Table 4 Advantages and disadvantages of EE2-O therapy, modified EE2-O therapy, current E2-TD therapy, and ideal E2-TD therapy.

Few studies have examined adult height or bone mineral density accrual in TS patients receiving current E2-TD therapy. A recent study found that uterine development in women with TS receiving current E2-TD therapy (52) was suboptimal compared with that of healthy women.

Our suggestions for ideal pubertal induction

Our initial study: modified EE₂-O therapy

The benefits of low-dose estrogen therapy for women with TS were initially discussed in 2011 by Ross et al. (70) and in 2014 by Quigley et al. (71). These seminal studies examined the effects of oral ethinyl estradiol (EE2) starting at 25 ng/kg/day; the adult dosage for complete hypogonadism is 100–200 ng/kg/day. The studies attempted to mimic the physiological increase in estrogen by starting treatment at a low dosage, then gradually increasing it with maturation in a form of treatment, described as EE2 oral (EE2-O) therapy (Table 4).

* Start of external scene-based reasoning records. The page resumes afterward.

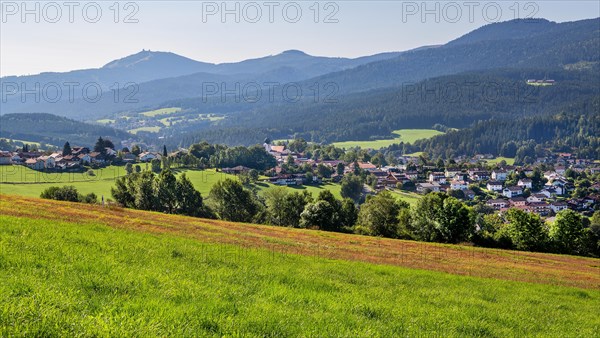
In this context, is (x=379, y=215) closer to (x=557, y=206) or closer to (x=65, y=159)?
(x=557, y=206)

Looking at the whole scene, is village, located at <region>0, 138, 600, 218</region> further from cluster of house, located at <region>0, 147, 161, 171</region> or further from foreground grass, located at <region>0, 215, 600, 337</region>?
foreground grass, located at <region>0, 215, 600, 337</region>

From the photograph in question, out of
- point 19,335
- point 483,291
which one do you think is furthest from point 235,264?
point 483,291

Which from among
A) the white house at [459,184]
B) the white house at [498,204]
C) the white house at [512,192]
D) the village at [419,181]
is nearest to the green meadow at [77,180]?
→ the village at [419,181]

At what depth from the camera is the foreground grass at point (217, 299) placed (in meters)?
8.37

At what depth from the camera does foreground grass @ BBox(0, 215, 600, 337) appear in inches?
329

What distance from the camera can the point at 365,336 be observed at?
31.6 ft

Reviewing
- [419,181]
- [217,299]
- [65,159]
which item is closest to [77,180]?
[65,159]

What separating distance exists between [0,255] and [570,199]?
184m

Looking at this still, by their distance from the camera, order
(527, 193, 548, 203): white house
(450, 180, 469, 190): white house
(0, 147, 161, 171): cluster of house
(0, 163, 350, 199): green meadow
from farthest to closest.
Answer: (450, 180, 469, 190): white house → (527, 193, 548, 203): white house → (0, 147, 161, 171): cluster of house → (0, 163, 350, 199): green meadow

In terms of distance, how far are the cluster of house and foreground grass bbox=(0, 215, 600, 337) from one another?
14094 centimetres

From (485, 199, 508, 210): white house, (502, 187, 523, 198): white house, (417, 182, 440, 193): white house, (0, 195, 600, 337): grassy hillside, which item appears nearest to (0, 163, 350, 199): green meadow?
(417, 182, 440, 193): white house

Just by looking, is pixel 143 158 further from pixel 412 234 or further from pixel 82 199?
pixel 412 234

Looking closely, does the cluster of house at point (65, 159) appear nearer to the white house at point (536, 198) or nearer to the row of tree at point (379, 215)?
the row of tree at point (379, 215)

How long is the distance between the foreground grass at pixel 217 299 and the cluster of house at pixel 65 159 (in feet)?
462
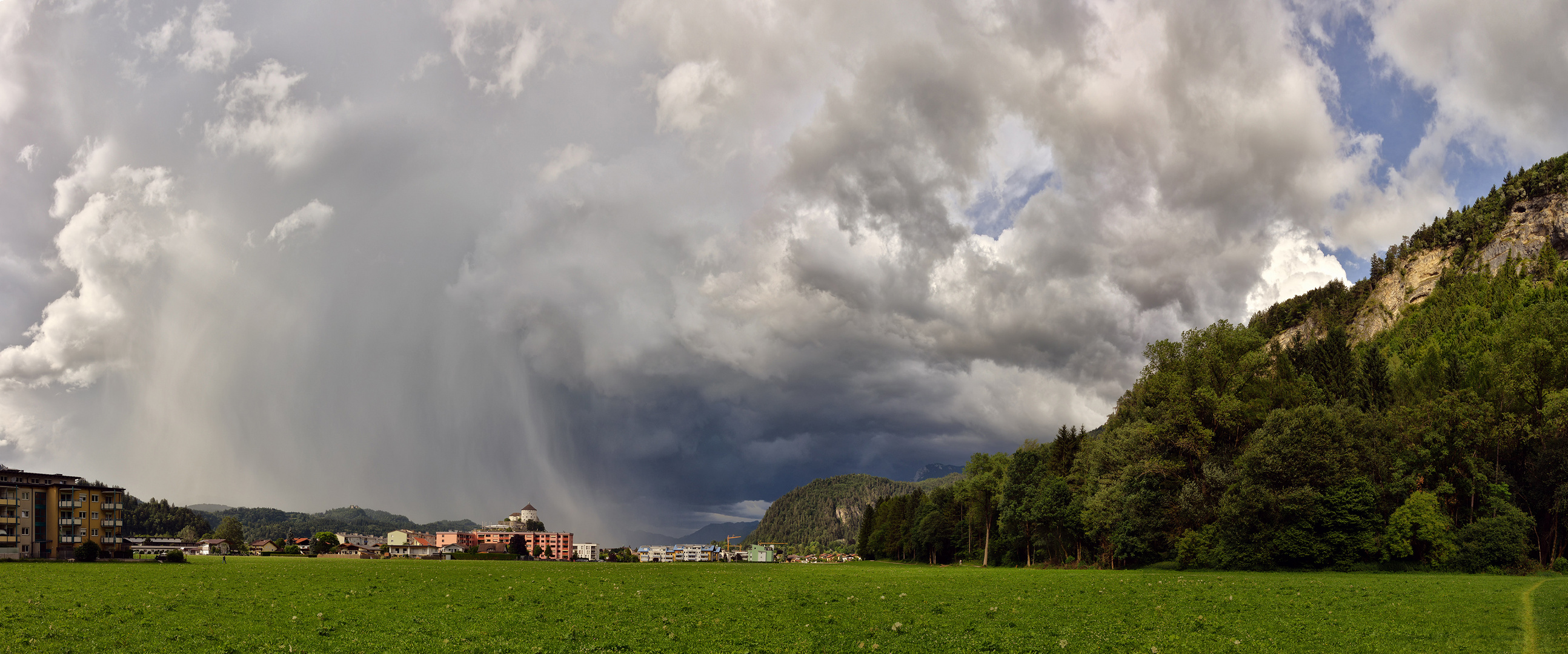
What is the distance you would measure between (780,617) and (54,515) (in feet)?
473

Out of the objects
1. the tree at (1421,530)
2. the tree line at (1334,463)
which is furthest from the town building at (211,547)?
the tree at (1421,530)

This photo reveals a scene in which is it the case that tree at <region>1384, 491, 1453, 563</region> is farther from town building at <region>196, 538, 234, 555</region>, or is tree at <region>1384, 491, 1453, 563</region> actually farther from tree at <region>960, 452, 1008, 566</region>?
town building at <region>196, 538, 234, 555</region>

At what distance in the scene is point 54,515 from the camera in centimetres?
11581

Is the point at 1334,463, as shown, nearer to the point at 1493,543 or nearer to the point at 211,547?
the point at 1493,543

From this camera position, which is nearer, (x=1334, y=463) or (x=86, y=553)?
(x=1334, y=463)

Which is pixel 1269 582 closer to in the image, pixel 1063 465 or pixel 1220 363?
pixel 1220 363

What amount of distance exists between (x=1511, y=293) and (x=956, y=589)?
22353 centimetres

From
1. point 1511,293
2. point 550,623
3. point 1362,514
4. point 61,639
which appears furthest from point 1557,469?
point 1511,293

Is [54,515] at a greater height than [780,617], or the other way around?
[780,617]

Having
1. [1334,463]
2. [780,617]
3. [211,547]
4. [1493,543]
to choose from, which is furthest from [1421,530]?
[211,547]

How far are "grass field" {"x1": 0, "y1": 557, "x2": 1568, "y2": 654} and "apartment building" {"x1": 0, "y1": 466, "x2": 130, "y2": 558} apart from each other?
291 ft

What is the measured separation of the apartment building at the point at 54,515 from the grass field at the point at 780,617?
88645mm

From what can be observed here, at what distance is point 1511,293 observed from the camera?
Result: 184625mm

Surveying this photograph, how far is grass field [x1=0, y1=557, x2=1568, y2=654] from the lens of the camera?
20.9 m
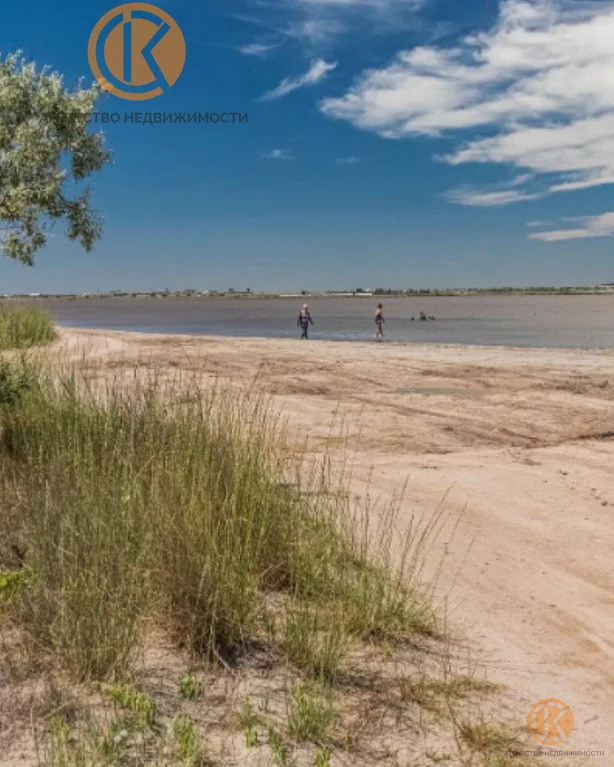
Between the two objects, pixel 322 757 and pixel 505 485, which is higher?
pixel 322 757

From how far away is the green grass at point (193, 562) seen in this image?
4.02 meters

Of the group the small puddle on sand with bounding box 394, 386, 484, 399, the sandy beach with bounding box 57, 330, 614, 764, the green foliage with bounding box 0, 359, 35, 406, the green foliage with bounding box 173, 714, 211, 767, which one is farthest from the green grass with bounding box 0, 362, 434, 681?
the small puddle on sand with bounding box 394, 386, 484, 399

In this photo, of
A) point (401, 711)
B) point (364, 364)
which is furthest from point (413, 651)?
point (364, 364)

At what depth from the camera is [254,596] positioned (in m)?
4.71

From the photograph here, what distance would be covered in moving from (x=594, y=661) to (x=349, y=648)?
1.56 metres

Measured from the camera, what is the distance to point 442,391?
56.1 feet

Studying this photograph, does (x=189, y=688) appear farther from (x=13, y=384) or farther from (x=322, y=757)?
(x=13, y=384)

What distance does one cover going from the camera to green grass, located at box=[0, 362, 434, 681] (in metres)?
4.02

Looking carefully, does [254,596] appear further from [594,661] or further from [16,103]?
[16,103]

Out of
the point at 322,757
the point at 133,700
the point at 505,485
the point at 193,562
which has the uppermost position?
the point at 193,562

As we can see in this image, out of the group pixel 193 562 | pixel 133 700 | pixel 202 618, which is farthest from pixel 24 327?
pixel 133 700

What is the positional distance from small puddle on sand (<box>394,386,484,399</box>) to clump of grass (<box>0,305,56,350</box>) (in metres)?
12.3

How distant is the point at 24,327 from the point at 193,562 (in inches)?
963

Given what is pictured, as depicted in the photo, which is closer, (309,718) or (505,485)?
(309,718)
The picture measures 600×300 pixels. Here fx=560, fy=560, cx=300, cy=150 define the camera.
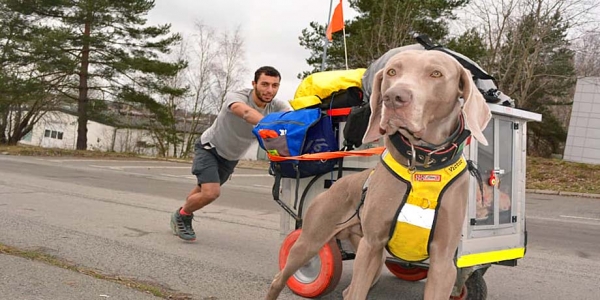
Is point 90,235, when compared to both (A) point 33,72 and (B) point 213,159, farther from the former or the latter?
(A) point 33,72

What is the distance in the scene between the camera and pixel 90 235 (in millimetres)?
6461

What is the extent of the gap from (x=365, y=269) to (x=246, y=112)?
2.61 meters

Although the concept of EE2-O therapy is physiologically sound, there are some concerns. First, the therapy reportedly begins as early as age 5 years although the 95% CI for the onset of breast development in the US ranges from 8.8 to 10.3 years (20). The study was also designed to analyze the impact of this therapy on neurocognition in TS (72, 73). Second, the initial EE2 dosage of 25 ng/kg is not particularly low, in comparison to the adult dosage of this compound. Indeed, some of the subjects in this study (the exact proportion was not described) showed breast development at this dosage (70). EE2-O therapy is not recommended in the most recent guideline (2), which state, “We suggest not routinely [adding] very-low-dose estrogen supplementation in the prepubertal years to further promote growth.” The observation regarding “very-low-dose estrogen supplementation” in ref. 2 implicates the historical studies using EE2 discussed above (70, 71), although this is not explicitly stated in the reference. Our previous work (74) using an even lower EE2 dosage for induction is not mentioned in the guideline in question (2).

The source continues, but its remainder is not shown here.